What is required -
Please rewrite the records below, everything from the one containing "Which is furthest from the rough" down through the end of the records, as a two-column CSV with the columns "request" and "answer". Use one row for each record, put each field in quotation marks, and turn line breaks into spaces.
* BEGIN Information provided *
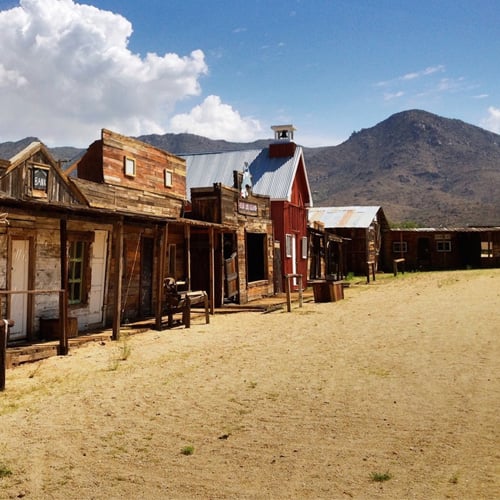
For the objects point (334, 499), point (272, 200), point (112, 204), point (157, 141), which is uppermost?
point (157, 141)

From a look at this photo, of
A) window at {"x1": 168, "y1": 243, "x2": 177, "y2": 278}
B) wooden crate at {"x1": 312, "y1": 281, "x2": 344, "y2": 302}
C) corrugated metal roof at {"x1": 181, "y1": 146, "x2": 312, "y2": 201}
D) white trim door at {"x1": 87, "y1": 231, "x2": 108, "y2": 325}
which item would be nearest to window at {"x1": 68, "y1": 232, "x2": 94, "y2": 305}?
white trim door at {"x1": 87, "y1": 231, "x2": 108, "y2": 325}

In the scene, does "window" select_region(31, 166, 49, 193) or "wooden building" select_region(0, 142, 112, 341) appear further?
"window" select_region(31, 166, 49, 193)

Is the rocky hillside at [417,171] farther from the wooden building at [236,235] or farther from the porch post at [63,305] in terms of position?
the porch post at [63,305]

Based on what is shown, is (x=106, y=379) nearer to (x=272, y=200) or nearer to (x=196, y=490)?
A: (x=196, y=490)

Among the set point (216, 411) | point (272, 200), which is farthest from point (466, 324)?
point (272, 200)

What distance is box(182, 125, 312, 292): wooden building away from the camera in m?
22.8

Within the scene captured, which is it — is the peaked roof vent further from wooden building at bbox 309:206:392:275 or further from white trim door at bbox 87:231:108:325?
white trim door at bbox 87:231:108:325

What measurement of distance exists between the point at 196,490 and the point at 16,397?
3.64 m

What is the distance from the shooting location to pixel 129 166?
1424cm

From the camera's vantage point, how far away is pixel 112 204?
44.0 ft

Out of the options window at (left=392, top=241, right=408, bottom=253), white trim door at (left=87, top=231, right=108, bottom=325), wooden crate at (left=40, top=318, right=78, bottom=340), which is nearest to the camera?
wooden crate at (left=40, top=318, right=78, bottom=340)

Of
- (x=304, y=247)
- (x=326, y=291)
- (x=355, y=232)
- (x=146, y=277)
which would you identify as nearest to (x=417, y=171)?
(x=355, y=232)

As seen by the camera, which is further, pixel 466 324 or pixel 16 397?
pixel 466 324

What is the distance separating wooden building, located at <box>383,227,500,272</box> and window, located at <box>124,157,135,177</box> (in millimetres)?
28451
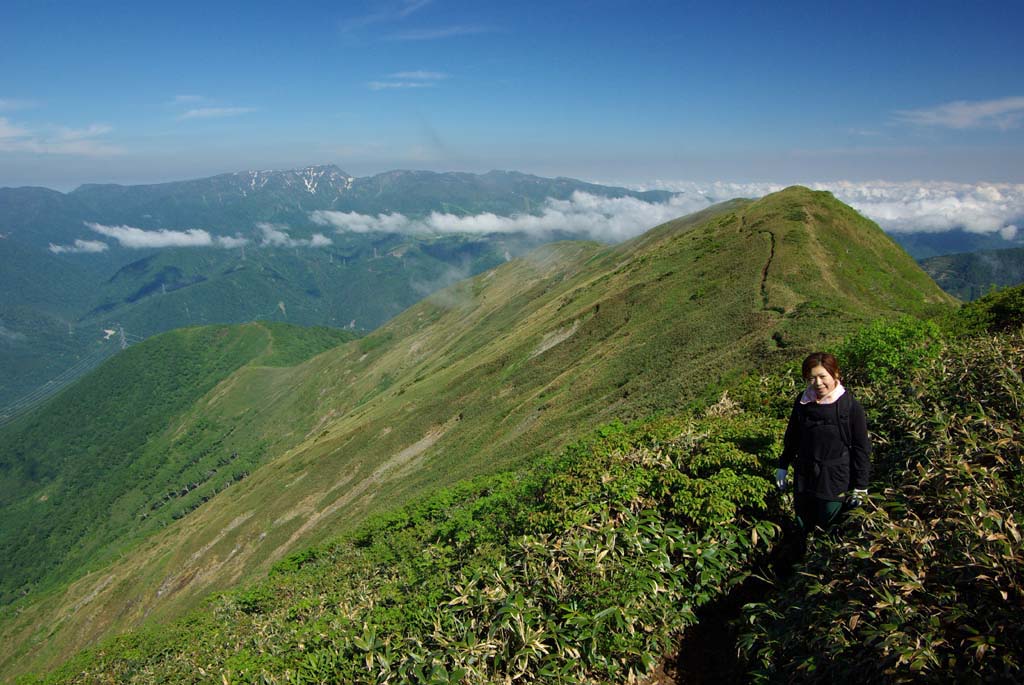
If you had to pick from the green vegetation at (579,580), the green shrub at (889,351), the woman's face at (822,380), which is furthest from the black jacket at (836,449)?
the green shrub at (889,351)

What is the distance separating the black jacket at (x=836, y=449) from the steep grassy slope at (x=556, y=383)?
2197 cm

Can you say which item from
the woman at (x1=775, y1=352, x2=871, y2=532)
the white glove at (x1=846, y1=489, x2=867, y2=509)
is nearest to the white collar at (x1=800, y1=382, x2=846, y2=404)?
the woman at (x1=775, y1=352, x2=871, y2=532)

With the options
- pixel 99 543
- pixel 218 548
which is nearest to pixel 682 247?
pixel 218 548

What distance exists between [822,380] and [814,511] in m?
2.19

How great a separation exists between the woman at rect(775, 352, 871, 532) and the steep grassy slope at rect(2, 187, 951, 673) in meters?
21.9

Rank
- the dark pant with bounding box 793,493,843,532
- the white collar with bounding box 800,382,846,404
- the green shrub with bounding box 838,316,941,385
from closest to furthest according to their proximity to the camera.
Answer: the dark pant with bounding box 793,493,843,532, the white collar with bounding box 800,382,846,404, the green shrub with bounding box 838,316,941,385

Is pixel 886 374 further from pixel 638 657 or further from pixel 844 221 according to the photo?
pixel 844 221

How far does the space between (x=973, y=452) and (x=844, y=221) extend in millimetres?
75603

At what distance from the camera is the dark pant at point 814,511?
27.7 ft

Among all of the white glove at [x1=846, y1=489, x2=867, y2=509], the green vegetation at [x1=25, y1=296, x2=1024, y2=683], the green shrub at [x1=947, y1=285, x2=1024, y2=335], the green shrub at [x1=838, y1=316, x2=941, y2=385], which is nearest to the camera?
the green vegetation at [x1=25, y1=296, x2=1024, y2=683]

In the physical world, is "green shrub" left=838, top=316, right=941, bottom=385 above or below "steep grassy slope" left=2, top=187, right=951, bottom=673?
above

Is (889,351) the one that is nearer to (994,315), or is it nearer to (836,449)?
(994,315)

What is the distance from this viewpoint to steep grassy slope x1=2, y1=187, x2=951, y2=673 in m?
40.3

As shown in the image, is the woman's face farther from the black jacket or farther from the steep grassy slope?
the steep grassy slope
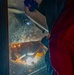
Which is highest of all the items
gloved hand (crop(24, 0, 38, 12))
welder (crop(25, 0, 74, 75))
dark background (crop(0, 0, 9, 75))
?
welder (crop(25, 0, 74, 75))

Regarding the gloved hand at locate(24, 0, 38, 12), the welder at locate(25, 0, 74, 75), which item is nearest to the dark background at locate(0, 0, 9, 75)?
the gloved hand at locate(24, 0, 38, 12)

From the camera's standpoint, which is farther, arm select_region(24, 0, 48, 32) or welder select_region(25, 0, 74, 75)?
arm select_region(24, 0, 48, 32)

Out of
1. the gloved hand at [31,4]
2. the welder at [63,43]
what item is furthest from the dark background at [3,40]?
the welder at [63,43]

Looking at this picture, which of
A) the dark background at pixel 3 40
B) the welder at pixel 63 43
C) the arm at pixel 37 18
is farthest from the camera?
the arm at pixel 37 18

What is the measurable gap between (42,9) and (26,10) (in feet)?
0.50

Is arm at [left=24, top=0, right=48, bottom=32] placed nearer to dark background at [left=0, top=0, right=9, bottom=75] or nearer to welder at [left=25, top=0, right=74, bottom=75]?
dark background at [left=0, top=0, right=9, bottom=75]

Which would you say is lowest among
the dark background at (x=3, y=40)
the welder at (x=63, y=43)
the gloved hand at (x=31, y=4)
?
the dark background at (x=3, y=40)

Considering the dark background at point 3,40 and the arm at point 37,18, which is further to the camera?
the arm at point 37,18

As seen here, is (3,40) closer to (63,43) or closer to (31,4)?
(31,4)

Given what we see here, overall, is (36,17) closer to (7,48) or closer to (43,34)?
(43,34)

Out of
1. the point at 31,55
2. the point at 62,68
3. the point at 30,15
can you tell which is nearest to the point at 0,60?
the point at 31,55

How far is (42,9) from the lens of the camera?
1113 mm

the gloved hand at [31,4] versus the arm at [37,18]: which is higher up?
the gloved hand at [31,4]

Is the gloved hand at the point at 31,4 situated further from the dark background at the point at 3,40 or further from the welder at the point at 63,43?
the welder at the point at 63,43
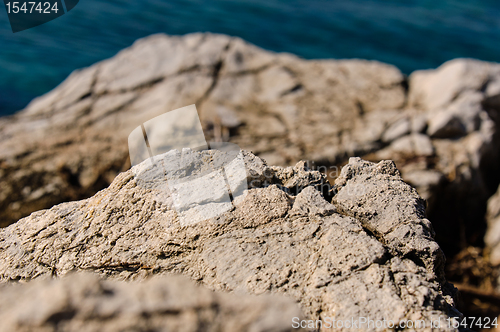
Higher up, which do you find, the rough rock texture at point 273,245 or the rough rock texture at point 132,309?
the rough rock texture at point 132,309

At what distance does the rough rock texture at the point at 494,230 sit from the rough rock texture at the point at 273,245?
319 centimetres

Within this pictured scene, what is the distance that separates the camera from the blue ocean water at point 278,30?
24.0ft

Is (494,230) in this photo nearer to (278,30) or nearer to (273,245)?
(273,245)

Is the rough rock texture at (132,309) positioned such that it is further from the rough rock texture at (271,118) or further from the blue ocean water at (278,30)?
the blue ocean water at (278,30)

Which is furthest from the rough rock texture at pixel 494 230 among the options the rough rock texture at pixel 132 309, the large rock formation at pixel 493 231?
the rough rock texture at pixel 132 309

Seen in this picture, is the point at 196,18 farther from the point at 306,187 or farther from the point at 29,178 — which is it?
the point at 306,187

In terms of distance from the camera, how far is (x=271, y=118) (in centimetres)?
486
* END Information provided *
Solution -
request,answer
"Which is furthest from the rough rock texture at pixel 494 230 among the options the rough rock texture at pixel 132 309, the large rock formation at pixel 493 231?","the rough rock texture at pixel 132 309"
"Seen in this picture, is the point at 196,18 farther from the point at 306,187 or farther from the point at 29,178 — which is it?","the point at 306,187"
"In terms of distance from the camera, how far is (x=271, y=118) (in centimetres)?","486"